## DOCUMENT EXTRACT
"""

Get us in your inbox

Search

Barry Humphries’ Farewell Tour – Eat, Pray, Laugh review

Friday November 15 2013, London Palladium

Advertising

Barry Humphries’ Farewell Tour – Eat, Pray, Laugh

  • 3 out of 5 stars
  • Recommended
You can take the Dame out of the panto, but you can’t take the panto out of the Dame… Two years ago, Dame Edna Everage – the purple-bouffanted character creation of Barry Humphries – was starring in ‘Dick Whittington’ at the New Wimbledon Theatre. This Christmas, she’s upgraded to the London Palladium, but ‘Eat, Pray, Laugh’ is panto-esque in its own right, albeit aimed at a more mature audience.

Of course, this is Humphries’s winning formula, and why change it now? After nearly 60 years in show business, the 79-year-old Melbourne-born satirist is calling it quits, bidding farewell to his beloved character creations in this two-and-a-half-hour onslaught of groan-worthy gags, audience participation and ultra-camp glitziness.

The first half is dominated by the boorish, chaotic and unapologetically un-PC Sir Les Patterson. The former Cultural Attaché now fancies himself as a celebrity chef, but you wouldn’t want to taste his culinary creations… Or be within ten feet of the man. Those in the front few rows are in the ‘splash zone’, failing to dodge Patterson’s drool and spittle flying towards them.

Following gusts of flatulence jokes and OTT xenophobia, Les’s ordained, morally dubious brother Gerald makes a (thankfully brief) appearance, before the ghost of OAP Sandy Stone comments on his own passing.

"""

## GIVEN INFORMATION
"""

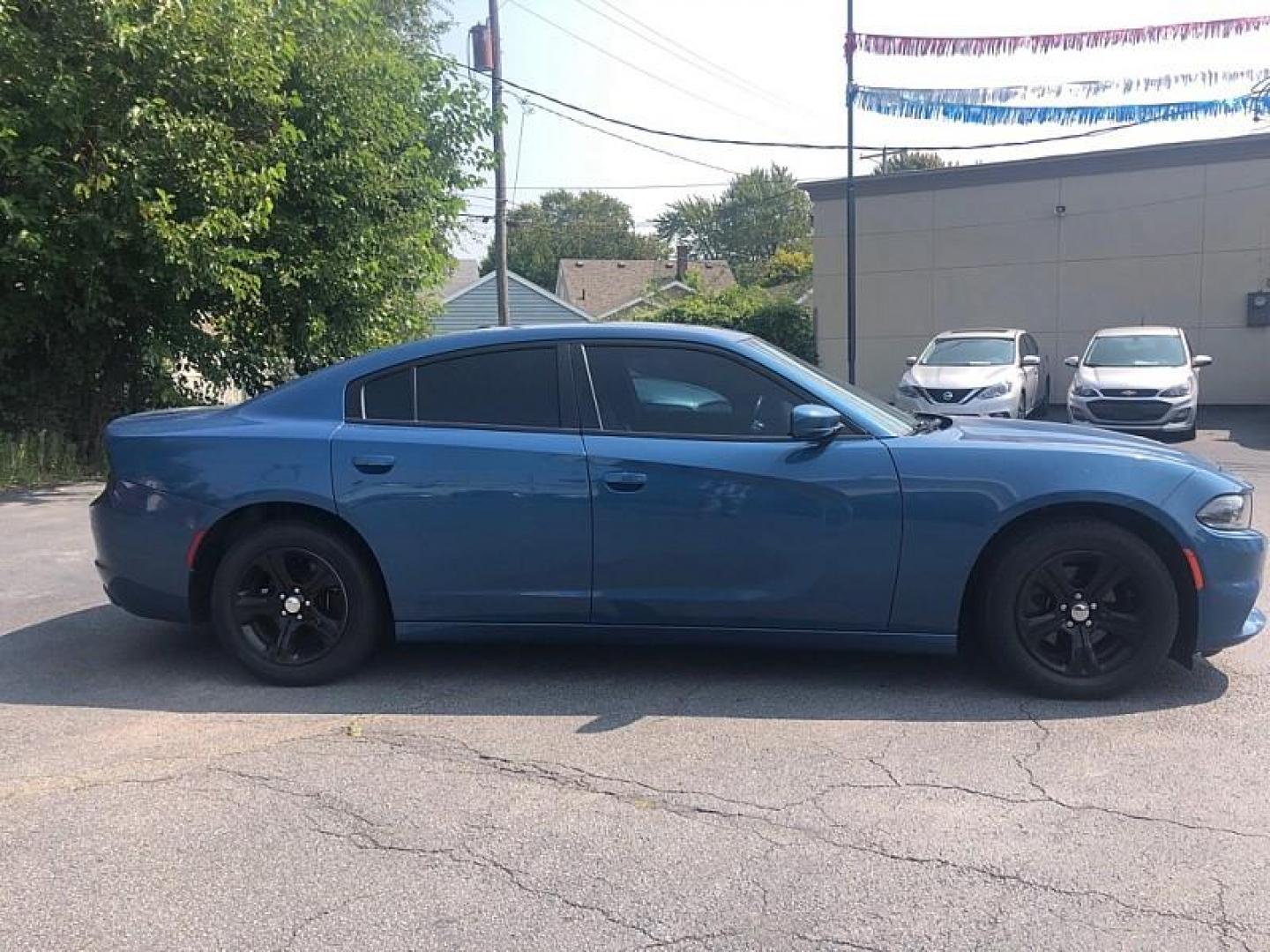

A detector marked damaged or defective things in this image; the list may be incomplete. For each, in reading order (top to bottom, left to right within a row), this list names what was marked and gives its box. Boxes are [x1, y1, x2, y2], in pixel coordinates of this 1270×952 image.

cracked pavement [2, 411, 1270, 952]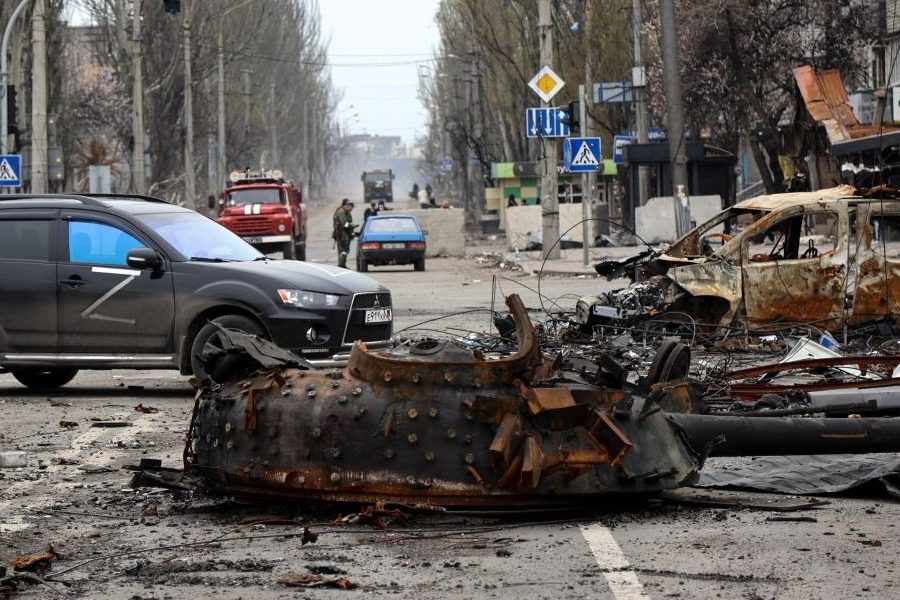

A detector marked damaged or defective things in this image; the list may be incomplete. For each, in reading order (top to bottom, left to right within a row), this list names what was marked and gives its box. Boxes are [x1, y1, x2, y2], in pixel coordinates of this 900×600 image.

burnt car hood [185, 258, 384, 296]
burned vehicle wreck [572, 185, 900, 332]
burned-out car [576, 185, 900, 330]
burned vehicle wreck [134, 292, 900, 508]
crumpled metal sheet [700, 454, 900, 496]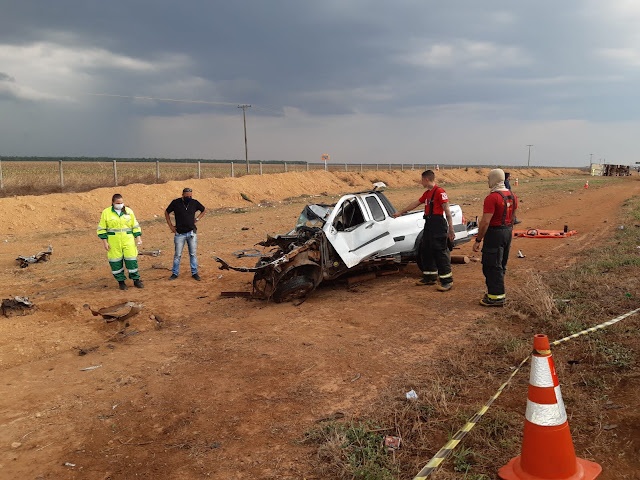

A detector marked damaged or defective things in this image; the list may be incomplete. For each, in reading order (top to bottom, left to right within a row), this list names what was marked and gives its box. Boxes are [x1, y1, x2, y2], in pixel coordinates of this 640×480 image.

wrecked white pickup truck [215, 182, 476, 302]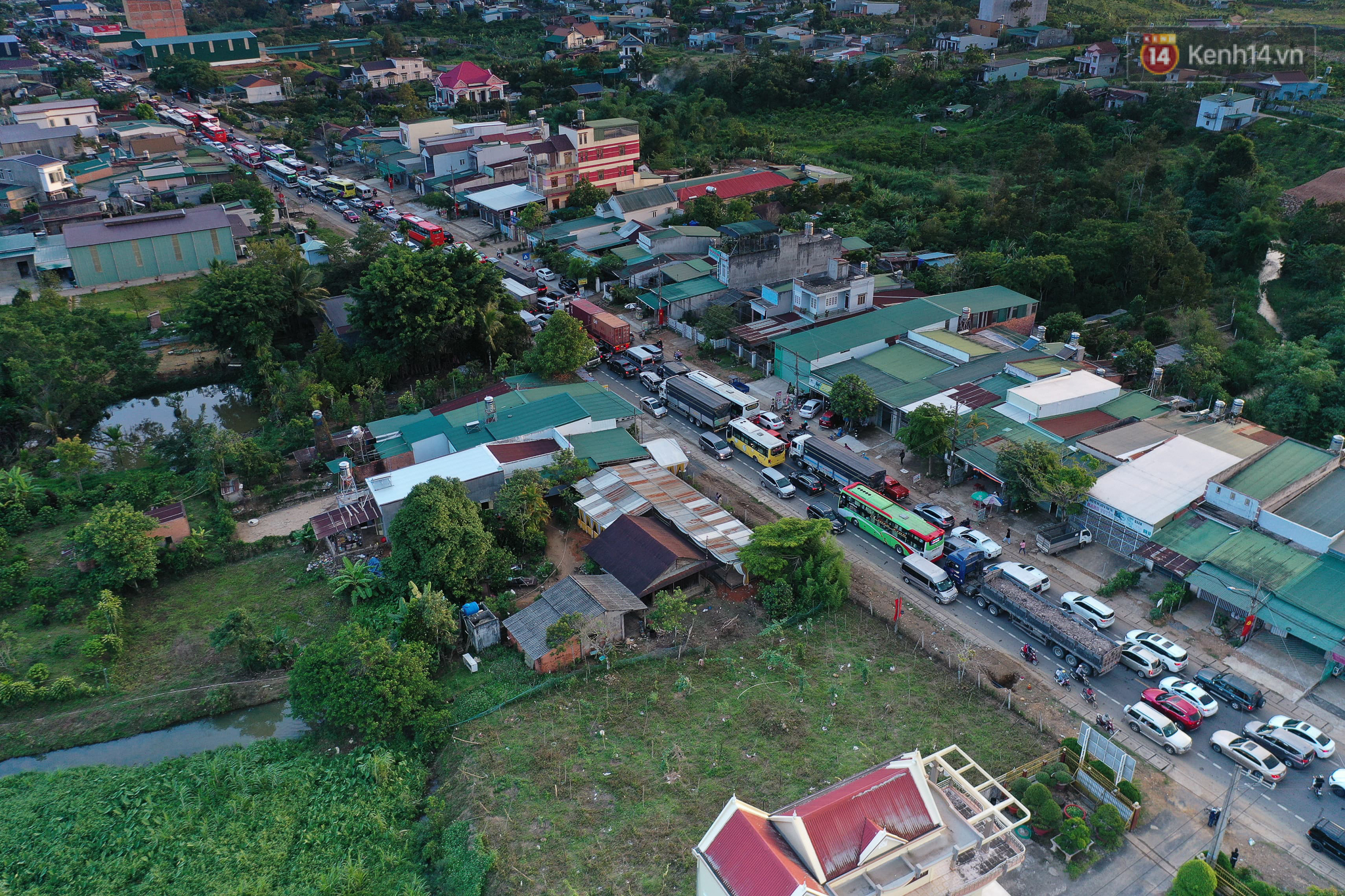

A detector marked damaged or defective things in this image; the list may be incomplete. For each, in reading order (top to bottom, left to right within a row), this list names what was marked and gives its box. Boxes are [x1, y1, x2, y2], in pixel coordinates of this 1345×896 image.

"""

## DIRECTION 1
According to the review, at which theater was Dame Edna Everage starring in 'Dick Whittington' two years earlier?
## DIRECTION 2
Reproduce everything from "Friday November 15" down to "more mature audience." in the review, substituting "holiday season" for "Christmas".
The records bear no relation to the review.

## WRITTEN REPLY 1
The New Wimbledon Theatre.

## WRITTEN REPLY 2
Friday November 15 2013, London Palladium

Advertising

Barry Humphries’ Farewell Tour – Eat, Pray, Laugh

  • 3 out of 5 stars
  • Recommended
You can take the Dame out of the panto, but you can’t take the panto out of the Dame… Two years ago, Dame Edna Everage – the purple-bouffanted character creation of Barry Humphries – was starring in ‘Dick Whittington’ at the New Wimbledon Theatre. This holiday season, she’s upgraded to the London Palladium, but ‘Eat, Pray, Laugh’ is panto-esque in its own right, albeit aimed at a more mature audience.